Einig sind sich Grüne und Union auch beim Thema Ladenschluss. Beide wollen liberalisieren. „Außer Sonntag ist alles möglich“, erklärte der CDU-Arbeitsmarktpolitiker Karl-Josef Laumann. Ähnlich ist es beim Kündigungsschutz. Mehr Flexibilität „geht mit der Union“, prognostiziert der Grüne Werner Schulz. Laumann erinnerte daran, dass das „Optionsmodell für Ältere“ bereits im Wahlprogramm der Union steht. Dort sollte der Kündigungsschutz durch Abfindungsregelungen wahlweise ersetzt werden können. Genauer wollte sich der CDU-Arbeitsmarktexperte jedoch nicht festlegen: „Erst mal soll sich die SPD positionieren.“ Parteiübergreifend unumstritten ist inzwischen, dass die Arbeitslosenhilfe weitgehend auf das Niveau der Sozialhilfe sinkt. Die Union sei „eindeutig dafür“, erklärte Laumann; und Kanzler Schröder kündigte gestern substanzielle „Einsparungen“ bei der Arbeitslosenhilfe an.

Einig sind sich Opposition und Regierung auch bei der Gesundheitsreform – jedenfalls darüber, dass sie kommen muss. In „80 Prozent der Fragen“ lasse sich schnell ein Kompromiss finden, behauptet Gesundheitsministerin Ulla Schmidt (SPD). „Wie Frau Schmidt auf 80 Prozent kommt, weiß ich nicht“, sagt dagegen Andreas Storm, Gesundheitspolitiker der CDU. „Meilenweit“ seien die Vorstellungen auseinander.

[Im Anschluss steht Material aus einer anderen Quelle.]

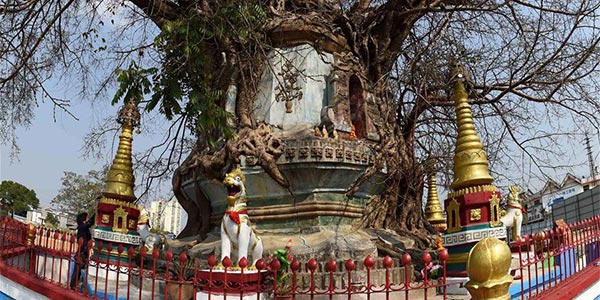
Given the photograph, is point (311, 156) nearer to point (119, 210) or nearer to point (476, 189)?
point (476, 189)

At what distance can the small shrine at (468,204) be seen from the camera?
6.42 meters

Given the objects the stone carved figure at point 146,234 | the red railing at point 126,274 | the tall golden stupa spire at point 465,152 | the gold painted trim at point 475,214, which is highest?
the tall golden stupa spire at point 465,152

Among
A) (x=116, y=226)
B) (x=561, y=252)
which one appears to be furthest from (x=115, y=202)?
(x=561, y=252)

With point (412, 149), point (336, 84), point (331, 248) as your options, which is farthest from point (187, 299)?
point (412, 149)

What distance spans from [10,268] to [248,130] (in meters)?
3.64

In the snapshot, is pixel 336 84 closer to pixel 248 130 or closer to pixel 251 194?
pixel 248 130

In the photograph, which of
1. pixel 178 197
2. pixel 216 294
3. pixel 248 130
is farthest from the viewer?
pixel 178 197

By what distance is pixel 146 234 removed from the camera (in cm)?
938

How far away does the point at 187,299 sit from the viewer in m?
5.96

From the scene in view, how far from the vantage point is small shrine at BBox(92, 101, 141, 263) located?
9047 millimetres

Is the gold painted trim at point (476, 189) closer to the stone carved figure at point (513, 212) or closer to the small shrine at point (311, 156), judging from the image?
the small shrine at point (311, 156)

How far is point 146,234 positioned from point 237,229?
13.2 ft

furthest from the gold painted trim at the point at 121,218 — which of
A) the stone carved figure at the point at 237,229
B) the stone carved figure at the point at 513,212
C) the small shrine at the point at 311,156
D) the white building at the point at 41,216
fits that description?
the white building at the point at 41,216

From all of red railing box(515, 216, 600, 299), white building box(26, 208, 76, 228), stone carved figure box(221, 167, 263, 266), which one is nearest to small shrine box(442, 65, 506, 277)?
red railing box(515, 216, 600, 299)
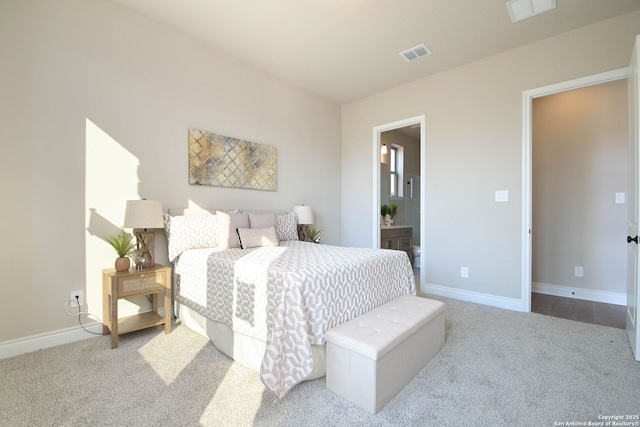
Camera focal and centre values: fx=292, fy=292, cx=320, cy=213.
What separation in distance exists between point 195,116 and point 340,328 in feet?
8.47

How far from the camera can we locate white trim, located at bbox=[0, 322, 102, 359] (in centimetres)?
207

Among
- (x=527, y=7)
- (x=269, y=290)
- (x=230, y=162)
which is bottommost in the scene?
(x=269, y=290)

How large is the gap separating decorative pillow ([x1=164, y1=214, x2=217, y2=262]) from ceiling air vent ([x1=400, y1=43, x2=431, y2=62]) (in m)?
2.77

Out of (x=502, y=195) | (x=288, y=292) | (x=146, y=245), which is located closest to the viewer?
(x=288, y=292)

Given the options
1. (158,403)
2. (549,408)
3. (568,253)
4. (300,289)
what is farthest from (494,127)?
(158,403)

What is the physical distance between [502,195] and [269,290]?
2.86 metres

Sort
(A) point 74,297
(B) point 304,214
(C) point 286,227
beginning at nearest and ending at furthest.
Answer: (A) point 74,297 → (C) point 286,227 → (B) point 304,214

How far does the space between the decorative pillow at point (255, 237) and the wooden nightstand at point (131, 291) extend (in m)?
0.69

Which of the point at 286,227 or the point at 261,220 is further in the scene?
the point at 286,227

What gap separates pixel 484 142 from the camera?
339 centimetres

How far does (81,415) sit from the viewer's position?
1.47 meters

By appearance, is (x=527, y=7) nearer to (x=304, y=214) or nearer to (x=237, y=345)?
(x=304, y=214)

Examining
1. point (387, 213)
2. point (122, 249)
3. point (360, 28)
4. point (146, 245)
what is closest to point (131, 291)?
point (122, 249)

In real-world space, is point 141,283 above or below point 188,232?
below
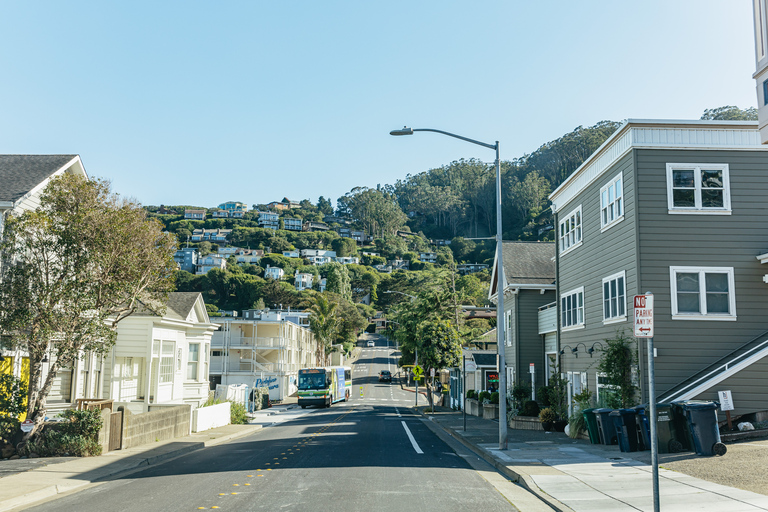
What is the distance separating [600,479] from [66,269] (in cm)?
1408

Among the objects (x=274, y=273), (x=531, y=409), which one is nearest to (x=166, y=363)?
(x=531, y=409)

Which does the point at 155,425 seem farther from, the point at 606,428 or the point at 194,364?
the point at 606,428

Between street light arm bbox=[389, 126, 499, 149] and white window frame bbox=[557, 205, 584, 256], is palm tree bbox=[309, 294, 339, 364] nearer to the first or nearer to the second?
white window frame bbox=[557, 205, 584, 256]

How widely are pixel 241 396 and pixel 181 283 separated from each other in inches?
4896

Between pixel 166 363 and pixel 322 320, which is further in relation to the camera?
pixel 322 320

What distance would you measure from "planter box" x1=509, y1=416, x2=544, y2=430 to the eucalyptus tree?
16.4 metres

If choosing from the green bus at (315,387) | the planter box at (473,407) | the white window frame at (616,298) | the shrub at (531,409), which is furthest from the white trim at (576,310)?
the green bus at (315,387)

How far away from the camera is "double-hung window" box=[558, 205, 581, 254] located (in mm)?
26581

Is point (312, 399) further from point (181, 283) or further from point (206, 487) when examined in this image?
point (181, 283)

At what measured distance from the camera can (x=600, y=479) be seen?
13.0m

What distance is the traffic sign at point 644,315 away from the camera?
8555mm

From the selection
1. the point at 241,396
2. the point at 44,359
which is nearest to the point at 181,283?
the point at 241,396

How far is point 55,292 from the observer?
1703 cm

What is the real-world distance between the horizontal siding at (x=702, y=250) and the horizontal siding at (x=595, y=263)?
21.7 inches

Drei Forderungen hat die Union aufgestellt: Die Ausgaben- und Einnahmenseite müssten gleichzeitig reformiert werden. Die Regierung plante bislang, dass Schmidt dieser Tage in ihren „Eckpunkten“ nur erläutert, wie die Ausgaben verringert werden könnten. Gestern versprach Schröder jedoch, mit der Union schon bald über die Eckpunkte zu sprechen, auch außerhalb von Bundesrat und Vermittlungsausschuss. Darüber hinaus verlangt die Union, dass Schmidt kein staatliches Institut zur Qualitätskontrolle gründet. Schließlich fordert die Opposition „mehr Eigenbeteiligung“ der Patienten. Wie weit sich der Kanzler darauf einlassen könnte, wurde gestern nicht deutlich.